Project Snapshot

Surveillance Pillar

Reducing Inappropriate Improving Antibiotic Stewardship in Primary Care Clinics: A Co-design Approach

Principal Investigator: Myles Leslie, PhD

Co-Investigator(s): Lee A Green, MD

Project Theme: Education and Societal Impact

The Aim

We will work alongside family doctors to help them better understand the in-the-moment, and bigger policy factors that shape their decisions to prescribe antibiotics.  We will then present them with tried and tested options from other primary care settings to help them choose the best way to improve antibiotic stewardship in their own clinic.

Why is This Important?

A number of ideas for improving antibiotic stewardship are out there, but the problem of over-prescribing continues.  By using the ideas of co-design, and by working alongside family doctors to understand their work worlds and decisions, we will be helping them to pick, and commit to, the ideas that are the best for their situation.

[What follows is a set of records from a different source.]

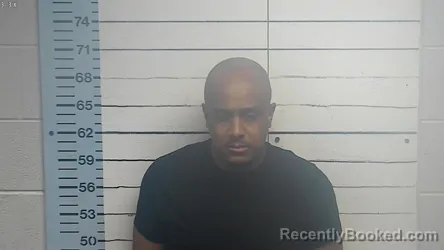 Mugshot of Antonio Deshaun Bush booked in DeSoto County, Mississippi on April 29, 2026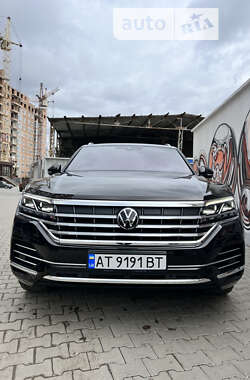 Внедорожник / Кроссовер Volkswagen Touareg 2022 в Ивано-Франковске
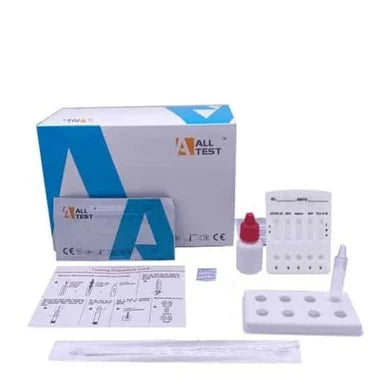 Бърз комбиниран антигенен тест за Covid-19 и грип A+B/RSV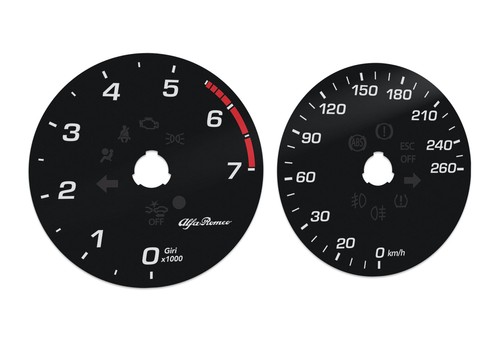 Tachoscheibe gauge tachometer - gauge,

Our focus is on co-designing an antibiotic stewardship solution with family doctors so that they see it as valid and will commit to putting it into action.  The chosen solution will help reduce the kind of prescribing that leads to antibiotic resistance.

Research Questions

  1. What are the patterns of antibiotic prescribing in adult family medicine clinics?
  2. What are the factors shaping family doctors’ decisions to prescribe antibiotics in those clinics?
  3. Which evidence-based programs to reduce antibiotic prescribing, adapted in which ways to local context, are preferred by family doctors?
  4. How might the uptake of these programs shape the pursuit of other care quality and policy priorities?


Our Approach

Researchers and quality improvement experts from the University of Calgary (UofC), the University of Alberta (UofA), and the Alberta Health Quality Council of Alberta (HQCA) will be working together with administrative staff and family doctors in a large Primary Care Network (PCN) to conduct this research.

One team will work with the numerical data from the PCN to identify patterns in antibiotic prescribing.  Another two teams will conduct interviews with family doctors from the PCN to identify: 1) the factors that shape their prescribing, and 2) how policies and work culture shape their ability to commit to their preferred antibiotic stewardship program.

Leveraged Sources of Support

  • Infrastructure at the UofC School of Public Policy, as well as in-kind contributions from the UofA, and HQCA will be used to leverage the MIF funds.

Knowledge & Technology: Exchange and Exploitation

  • We will work in conjunction with the doctors and PCN leadership to develop an antibiotic stewardship program that targets and reflects the values of family doctors.